::: Text for analysis :::

I was eight when I tasted my first bagel with cream cheese. Linda Hoffman brought one to my third grade classroom, and she tore off a small piece at snack-recess and let me try it. We were leaning against the metal bars on which we would fling ourselves forward and backward, tumbling in dizzying summersaults, until our hands and knees were raw and blistered, and I popped the chewy, creamy bite in my mouth. It’s been decades now, and that bite was still one of the best things I have ever eaten.

My teacher was Mrs. Hessenflow, and I still occasionally catch a faint wisp of the perfume she wore when I pass an older woman in a department store. When I was eight, she seemed to be about eighty. But she was kind and gentle, and she had patience with me and my wiggly, pencil-chewing self.

:::

Questions on the material
1 – In the bagel memoir, who brought the bagel to the third grade classroom?
2 – Retype the part of the bagel memoir between "My teacher was" and "wiggly, pencil-chewing self.", inclusive.

::: Data below :::

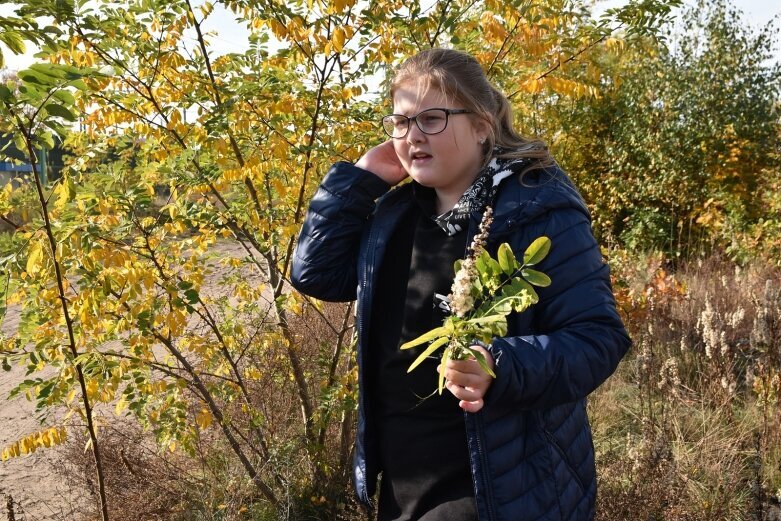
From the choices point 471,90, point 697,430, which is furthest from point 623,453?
point 471,90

:::

Task responses
1 – Linda Hoffman

2 –
My teacher was Mrs. Hessenflow, and I still occasionally catch a faint wisp of the perfume she wore when I pass an older woman in a department store. When I was eight, she seemed to be about eighty. But she was kind and gentle, and she had patience with me and my wiggly, pencil-chewing self.